O prefeito adiantou aos vereadores que precisa do apoio para expansão do perímetro urbano no projeto, que contempla outras ações. Uma delas é substituir o uso da área no Lotes Urbanizados por uma gleba de 1,1 milhão de metros quadrados atrás do aterro sanitário, próximo da rodovia Marechal Rondon (Bauru-Avaí). 

Vereadores como Alexsandro Bussola, José Robero Martins Segalla e Miltinho Sardin argumentaram que a prefeitura precisa avaliar se a concentração de moradias para a população de baixa renda não acentua a criação de bolsão de pobreza na região. De outro lado, parlamentares abordaram que é preciso garantir que a população que venha a ocupar essa região tenha acesso com atendimento em saúde, escola e opções de lazer. Roger Barude defendeu que o plano distribuísse unidades em diferentes regiões. Carlinhos do PS pediu a inclusão de moradias para servidores no plano.  

A preocupação foi compartilhada por outros parlamentares durante a sessão de ontem à tarde. Em reunião, edis posicionaram que Bauru a ausência de planejamento na implantação do programa Minha Casa Minha Vida, ao longo do governo Rodrigo Agostinho, gerou uma série de demandas por falta de equipamentos públicos, e vagas, em serviços prioritários. Até hoje, moradores de novos conjuntos criados, sobretudo na faixa de renda mais baixa, sofrem com problemas de acesso viário, transporte e deslocamento para escola, atendimento de saúde precário e ausência de vaga em creche.

Os parlamentares pontuaram que não foram ouvidos na elaboração do plano apresentado ontem.

REMOÇÃO

Outra preocupação de parlamentares é com o programa de remoção e reocupação provisória de lotes, em terra de particulares, em execução pela gestão Gazzetta.
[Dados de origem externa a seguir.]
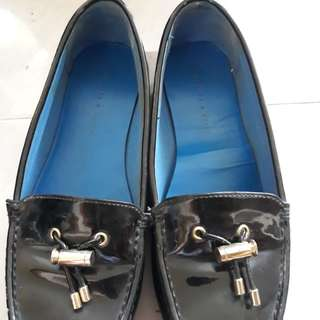 Reprice Charles & keith flatshoes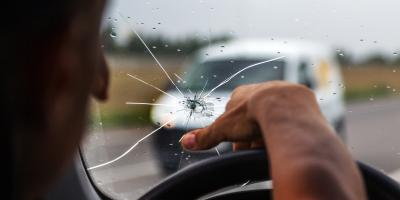 3 Common Mistakes People Make With Cracked Windshields, Lincoln, Nebraska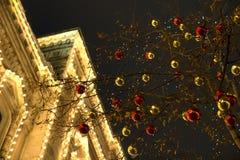Moscú, Rusia, el 20 de diciembre de 2018 Bolas de la Navidad en el nuevo Imagen de archivo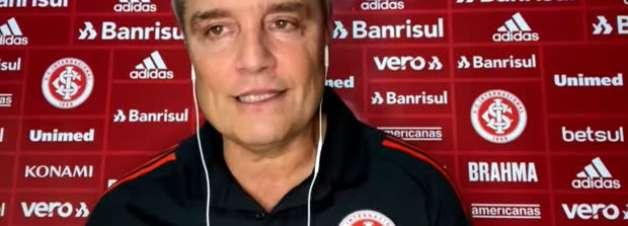 """INTERNACIONAL: Aguirre destaca qualidade de Bruno Méndez e não o vê jogando de lateral: """"Pode jogar, mas ele é zagueiro"""""""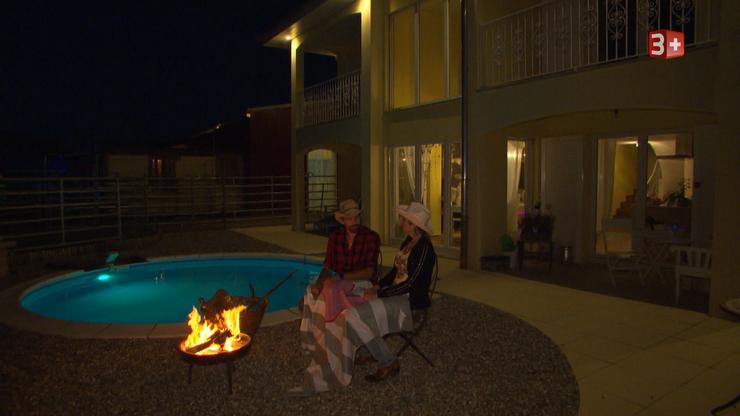 Isabel und Roger am Feuer. Jetzt bleibt mehr Zeit für Zweisamkeit und Gespräche.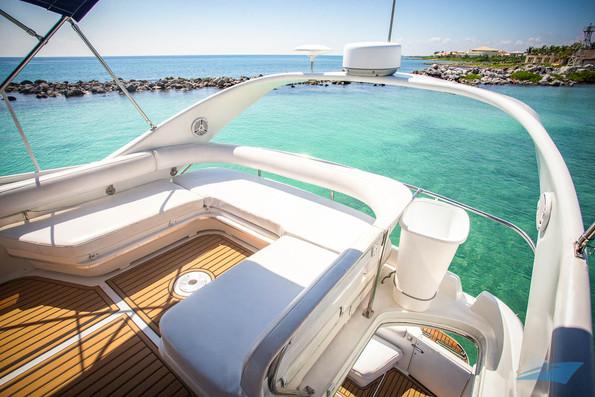 Sea Ray 400 Sedan Yacht 08.jpg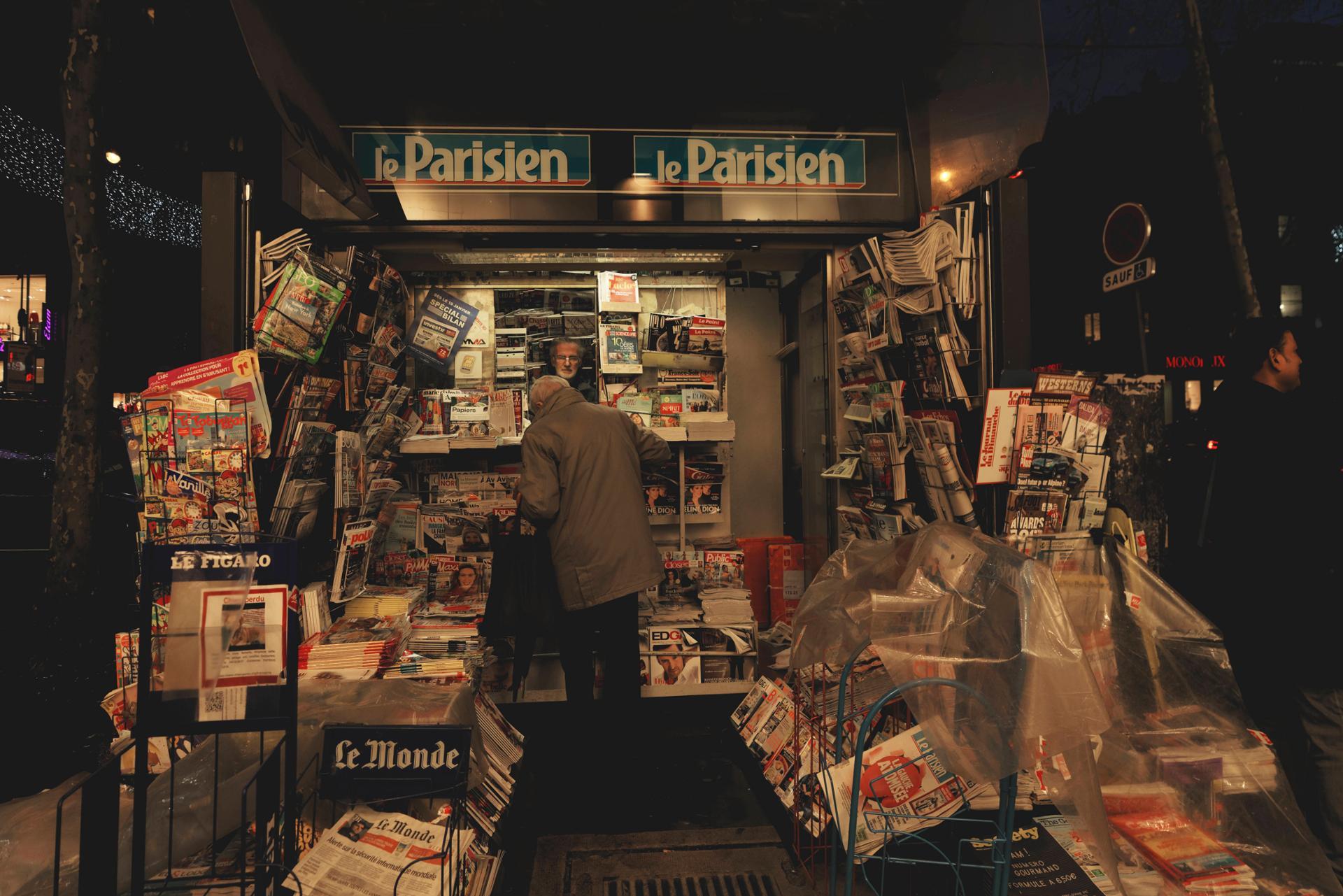 newspaper, Paris 2018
Vereadores temem que a iniciativa do prefeito de pagar aluguel por área de particular, enquanto a construção das moradias populares não é efetivada, tenha consequências jurídicas e de atração por novas ocupações no município.

Ontem, a administração municipal iniciou a remoção de assentados no Jardim Mary, objeto de decisão judicial por reintegração de posse há meses. Os assentamentos Canaã e Morada da Lua, que contariam com 584 famílias de bauruenses, teriam sido removidos para uma gleba próxima.
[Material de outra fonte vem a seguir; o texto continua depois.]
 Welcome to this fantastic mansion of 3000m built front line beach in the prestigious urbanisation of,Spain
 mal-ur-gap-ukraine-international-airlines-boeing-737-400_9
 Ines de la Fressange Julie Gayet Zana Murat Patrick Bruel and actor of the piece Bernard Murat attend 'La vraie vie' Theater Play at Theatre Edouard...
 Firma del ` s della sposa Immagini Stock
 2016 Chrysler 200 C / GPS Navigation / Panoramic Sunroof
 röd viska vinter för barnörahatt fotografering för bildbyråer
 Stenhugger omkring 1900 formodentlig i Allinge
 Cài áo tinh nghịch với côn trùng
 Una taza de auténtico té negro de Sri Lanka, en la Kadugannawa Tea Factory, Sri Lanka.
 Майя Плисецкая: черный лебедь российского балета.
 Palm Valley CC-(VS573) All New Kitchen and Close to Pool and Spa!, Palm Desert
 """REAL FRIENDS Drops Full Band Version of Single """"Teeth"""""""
Na semana passada, o prefeito Gazzetta adiantou que estava negociando com o Ministério Público um acordo (TAC) para que as famílias fossem levadas para uma gleba próxima dos assentamentos. O acordo envolve o plano de habitação. O valor de aluguel da gleba para ocupação provisória seria descontado de dívida de IPTU dos donos da gleba. A Defesa Civil foi acionada ontem para iniciar as remoções. Mas a administração não deu informação a respeito.

O conteúdo da negociação para ocupar área de particular, na mesma região de assentamentos, ainda não foi firmado junto à Promotoria e é desconhecida dos vereadores. 

Ontem, pelo menos dois bauruenses ao JC disseram ser donos de lotes na gleba para onde foram removidos assentados. Eles criticam a ação da prefeitura e informaram que vão acionar a administração na Justiça por incentivo ao esbulho possessório, com uso de equipamentos e servidores públicos. Os donos dos lotes argumentam que vão pedir indenização contra a ação patrocinada pela administração na remoção de assentados de área particular para outra área também privada.